§ Problem to solve
Can you set down, word for word, the stretch of the text below on Russia's wartime losses from "Friday, November 15, 2019" through "sense of achievement."?

Source text START

Friday, November 15, 2019

RUSSIA AT WAR


A paradoxical aspect of Russia at that time [1944] was that the gigantic human losses it had suffered and the immense devastation wrought by the retreating German armies, as well as great hardships and shortages in both town and country, were combined with a nation-wide feeling of pride and an immense sense of achievement. 

The Soviet Union was faced with the vast problem of economic reconstruction and the at least equally serious population problem. 

Today it is estimated that, by the end of the war, the Soviet Union had lost, in one way or another, about twenty million people, among them at least seven million soldiers. Although no exact figures are available, it would seem that these seven million include some three million soldiers who died in German captivity. 

Further, several million civilians died under the German occupation, including about two million Jews who were massacred, besides the victims of the German anti-partisan punitive expeditions; about a million people died in Leningrad alone, while the sharp lowering of living and food conditions throughout Russia, the shortage of medical supplies, etc., must account for a few million more deaths. 

Several hundred thousand also died in the various evacuations in 1941 and 1942, in the strafing of refugees and the bombings of cities. Thus in Stalingrad alone some 60,000 civilians were killed.

Alexander Werth, Russia at War, 1941–1945: A History. Skyhorse Publishing. Kindle Edition.

Source text END
Records provided START

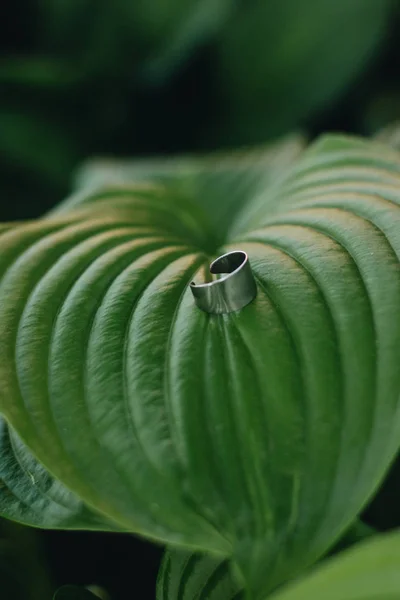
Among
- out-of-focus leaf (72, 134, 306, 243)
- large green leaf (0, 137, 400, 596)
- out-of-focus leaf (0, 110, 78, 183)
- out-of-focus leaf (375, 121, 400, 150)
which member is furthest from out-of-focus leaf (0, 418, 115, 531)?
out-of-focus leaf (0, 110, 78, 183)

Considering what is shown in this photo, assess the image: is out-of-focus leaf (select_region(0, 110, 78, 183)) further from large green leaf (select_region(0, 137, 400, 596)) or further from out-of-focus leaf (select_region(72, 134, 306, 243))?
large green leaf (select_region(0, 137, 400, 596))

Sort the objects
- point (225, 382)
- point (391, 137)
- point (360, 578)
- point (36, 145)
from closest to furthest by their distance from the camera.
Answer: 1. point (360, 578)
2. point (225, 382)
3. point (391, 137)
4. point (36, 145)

Records provided END
Records provided START

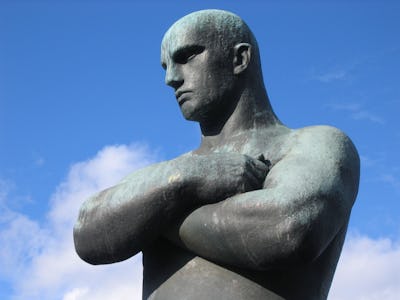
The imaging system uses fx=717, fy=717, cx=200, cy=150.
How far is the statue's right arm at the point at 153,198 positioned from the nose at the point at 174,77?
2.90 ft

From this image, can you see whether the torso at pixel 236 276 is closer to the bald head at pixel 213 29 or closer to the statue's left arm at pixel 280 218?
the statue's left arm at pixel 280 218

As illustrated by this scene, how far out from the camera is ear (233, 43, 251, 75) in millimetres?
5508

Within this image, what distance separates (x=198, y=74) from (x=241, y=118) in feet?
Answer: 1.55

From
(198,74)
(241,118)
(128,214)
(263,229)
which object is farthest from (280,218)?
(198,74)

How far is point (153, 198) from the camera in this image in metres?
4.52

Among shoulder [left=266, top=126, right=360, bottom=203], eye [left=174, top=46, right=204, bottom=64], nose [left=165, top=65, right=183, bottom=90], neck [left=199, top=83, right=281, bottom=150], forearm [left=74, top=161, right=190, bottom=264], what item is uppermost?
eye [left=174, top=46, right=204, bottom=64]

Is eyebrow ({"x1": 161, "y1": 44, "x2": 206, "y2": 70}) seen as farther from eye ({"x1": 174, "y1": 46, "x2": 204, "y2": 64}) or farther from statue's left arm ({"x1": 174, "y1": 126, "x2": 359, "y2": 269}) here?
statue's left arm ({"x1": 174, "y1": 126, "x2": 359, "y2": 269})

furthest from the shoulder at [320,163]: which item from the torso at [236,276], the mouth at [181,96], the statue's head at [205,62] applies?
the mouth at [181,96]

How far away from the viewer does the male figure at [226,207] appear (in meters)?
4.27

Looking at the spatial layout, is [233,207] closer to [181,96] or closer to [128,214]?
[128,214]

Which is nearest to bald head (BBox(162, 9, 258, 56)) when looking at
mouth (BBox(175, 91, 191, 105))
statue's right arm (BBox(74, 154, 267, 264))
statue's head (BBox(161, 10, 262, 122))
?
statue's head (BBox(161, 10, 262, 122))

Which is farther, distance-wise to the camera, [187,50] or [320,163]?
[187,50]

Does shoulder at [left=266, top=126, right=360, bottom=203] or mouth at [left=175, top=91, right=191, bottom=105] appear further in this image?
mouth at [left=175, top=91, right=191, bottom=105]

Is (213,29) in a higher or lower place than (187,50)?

Records provided END

§ Task output
Friday, November 15, 2019

RUSSIA AT WAR


A paradoxical aspect of Russia at that time [1944] was that the gigantic human losses it had suffered and the immense devastation wrought by the retreating German armies, as well as great hardships and shortages in both town and country, were combined with a nation-wide feeling of pride and an immense sense of achievement.